## TEXTE DE LECTURE:

Action charitable
Jean RODHAIN, « Action charitable », Messages du Secours Catholique, n° 157, novembre 1965, p. 5.[1]
Action charitable
Une vedette de cinéma vise au succès, une marque de lessive aussi, un apéritif aussi.
Pour chacun la publicité est payante, la réussite est chiffrable, le succès est contrôlable.
Pour la Charité, c'est le contraire. Exactement le contraire.
Vous attendez que je vous situe la Charité bien orientée « dans le sens de l'histoire » ? Que je démontre qu'elle est la meilleure des recettes à la mode ? Vous désirez une brochure en trois points pour excuser le mot, pour adapter l'idée et pour annoncer, entre le réfrigérateur et le meilleur des vins, le bonheur procuré à domicile par une Charité exactement conditionnée ?
Non, je ne marche pas. La Charité, ce n'est pas cela.

## LIGNES DE DONNÉES:
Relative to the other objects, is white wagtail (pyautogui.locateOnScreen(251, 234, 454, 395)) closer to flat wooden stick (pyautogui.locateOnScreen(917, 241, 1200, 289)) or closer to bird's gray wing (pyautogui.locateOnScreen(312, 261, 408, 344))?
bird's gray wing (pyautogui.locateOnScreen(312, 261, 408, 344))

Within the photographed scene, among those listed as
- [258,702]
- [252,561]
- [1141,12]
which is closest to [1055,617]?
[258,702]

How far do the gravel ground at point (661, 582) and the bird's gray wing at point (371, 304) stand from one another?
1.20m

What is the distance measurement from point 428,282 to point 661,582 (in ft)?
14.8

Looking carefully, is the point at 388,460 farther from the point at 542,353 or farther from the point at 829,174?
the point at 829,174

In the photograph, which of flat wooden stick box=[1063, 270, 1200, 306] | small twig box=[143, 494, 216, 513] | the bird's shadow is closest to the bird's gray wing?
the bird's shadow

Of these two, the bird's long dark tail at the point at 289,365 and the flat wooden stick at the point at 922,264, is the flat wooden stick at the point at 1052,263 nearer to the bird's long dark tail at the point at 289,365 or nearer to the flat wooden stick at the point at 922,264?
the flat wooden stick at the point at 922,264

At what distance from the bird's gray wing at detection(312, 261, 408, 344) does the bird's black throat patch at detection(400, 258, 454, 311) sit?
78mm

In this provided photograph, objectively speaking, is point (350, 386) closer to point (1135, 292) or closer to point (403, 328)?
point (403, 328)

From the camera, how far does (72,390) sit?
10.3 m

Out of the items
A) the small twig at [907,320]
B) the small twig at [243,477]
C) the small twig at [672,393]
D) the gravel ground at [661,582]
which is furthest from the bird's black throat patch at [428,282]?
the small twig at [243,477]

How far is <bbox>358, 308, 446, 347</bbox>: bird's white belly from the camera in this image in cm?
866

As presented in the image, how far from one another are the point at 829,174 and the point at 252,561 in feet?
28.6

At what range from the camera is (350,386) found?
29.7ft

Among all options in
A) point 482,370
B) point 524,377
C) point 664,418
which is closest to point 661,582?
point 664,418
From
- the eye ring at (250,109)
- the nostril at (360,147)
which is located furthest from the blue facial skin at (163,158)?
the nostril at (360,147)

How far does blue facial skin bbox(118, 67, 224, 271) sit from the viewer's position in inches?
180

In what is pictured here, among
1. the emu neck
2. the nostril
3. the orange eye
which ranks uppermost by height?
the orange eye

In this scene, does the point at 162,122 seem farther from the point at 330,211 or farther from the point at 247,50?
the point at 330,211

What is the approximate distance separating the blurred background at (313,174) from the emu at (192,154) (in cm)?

## EXERCICE COURT:
Dans le texte sur l'action charitable, quels trois exemples sont donnés de ce qui vise au succès ?

## CORRIGÉ:
Une vedette de cinéma, une marque de lessive et un apéritif.